--- SHORT EXERCISE ---
Restate the region proposal network passage from "The region proposal" through "they contain objects.", swapping each "anchor boxes" for "reference boxes".

The region proposal network consists of three main pieces:
- a sliding window over the feature map, which also reduces its dimensionality
- a collection of `k` anchor boxes corresponding to each position of this feature map
- a classification head which attempts to classify each anchor box at each position as either background or object ('objectness score')
- a box regression head which learns a parameterized transform to move the anchor boxes closer to the true boxes when they contain objects.

Let's go over these components. Recall the network parameters:

In [19]:
image_input_size = 1024,
feature_map_size = 32
feature_dim = 1024

We also have available the anchor boxes:

In [20]:
anchor_boxes[1, 1, 0, :]

tensor([16., 16., 64., 64.])

--- RECORD SET ---
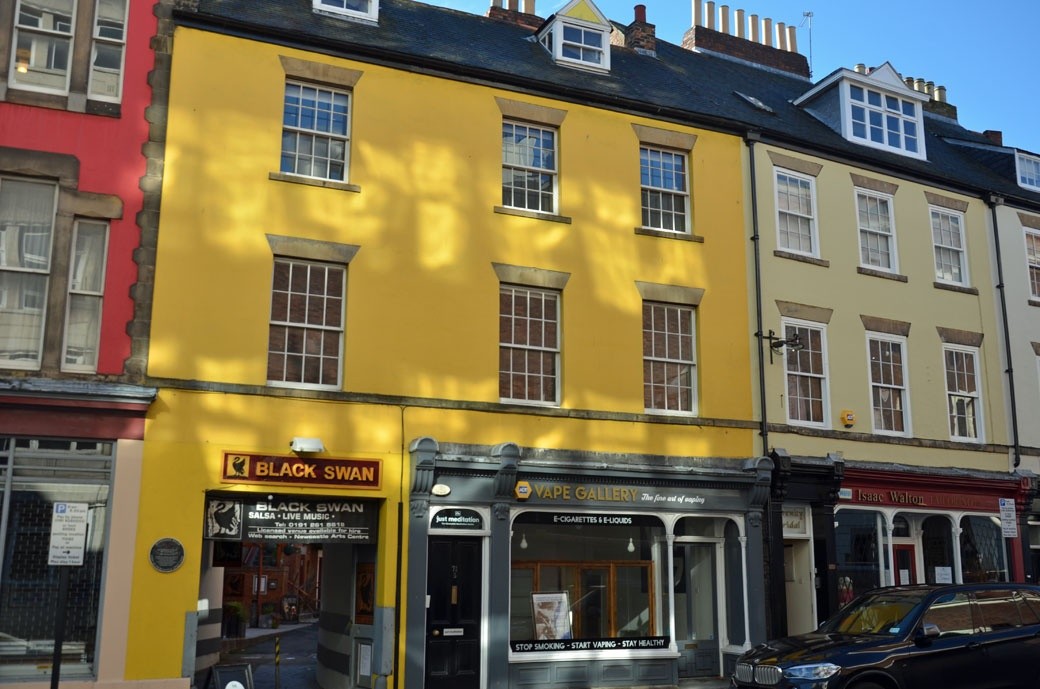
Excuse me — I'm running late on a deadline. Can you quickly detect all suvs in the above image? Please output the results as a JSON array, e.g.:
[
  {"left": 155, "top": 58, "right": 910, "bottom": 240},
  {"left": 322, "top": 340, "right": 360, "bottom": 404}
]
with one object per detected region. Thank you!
[{"left": 730, "top": 584, "right": 1040, "bottom": 689}]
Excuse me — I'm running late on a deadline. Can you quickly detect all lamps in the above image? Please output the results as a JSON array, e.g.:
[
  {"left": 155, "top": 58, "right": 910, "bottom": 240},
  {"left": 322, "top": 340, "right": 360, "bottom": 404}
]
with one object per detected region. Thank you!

--- FINAL RESULT ---
The region proposal network consists of three main pieces:
- a sliding window over the feature map, which also reduces its dimensionality
- a collection of `k` reference boxes corresponding to each position of this feature map
- a classification head which attempts to classify each anchor box at each position as either background or object ('objectness score')
- a box regression head which learns a parameterized transform to move the reference boxes closer to the true boxes when they contain objects.